Investigate the potential of Retrieval-Augmented Generation to accelerate mathematical model development of CAR-T therapy. Rationale: The rapid proliferation of scientific literature has outpaced the ability of any scientist to maintain awareness of all relevant publications. To leverage the full extent of published scientific knowledge, we implement an Artificial Intelligence-based framework grounded in the scientific literature (>1,000 papers with keywords relevant to lymphodepletion and CAR-T expansion/persistence) and with access to scientific search engines (PubMed, Google Scholar, Scopus).
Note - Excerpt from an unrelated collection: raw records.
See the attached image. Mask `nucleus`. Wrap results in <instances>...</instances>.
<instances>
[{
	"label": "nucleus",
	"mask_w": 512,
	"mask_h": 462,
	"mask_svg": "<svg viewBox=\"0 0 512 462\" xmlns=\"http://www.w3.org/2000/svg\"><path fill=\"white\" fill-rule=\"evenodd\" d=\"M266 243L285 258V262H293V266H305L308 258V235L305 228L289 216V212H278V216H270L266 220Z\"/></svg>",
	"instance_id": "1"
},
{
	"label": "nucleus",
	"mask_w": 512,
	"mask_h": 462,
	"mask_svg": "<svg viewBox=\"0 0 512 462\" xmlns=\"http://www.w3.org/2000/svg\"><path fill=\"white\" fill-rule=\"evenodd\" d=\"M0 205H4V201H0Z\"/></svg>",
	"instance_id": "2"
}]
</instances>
Retrieval-Augmented Generation (RAG) is a novel approach to reduce false/inaccurate information and hallucinations by first retrieving information from an external data source before generating the final answer. 3a. Develop an AI-research assistant for querying literature and generating code from published models. 3b. Develop an AI-Mathematical Oncologist to iterate mathematical models with novel components using RAG. 3c. Validate our RAG approach via benchmarking of mathematical, clinical, and biological colleagues.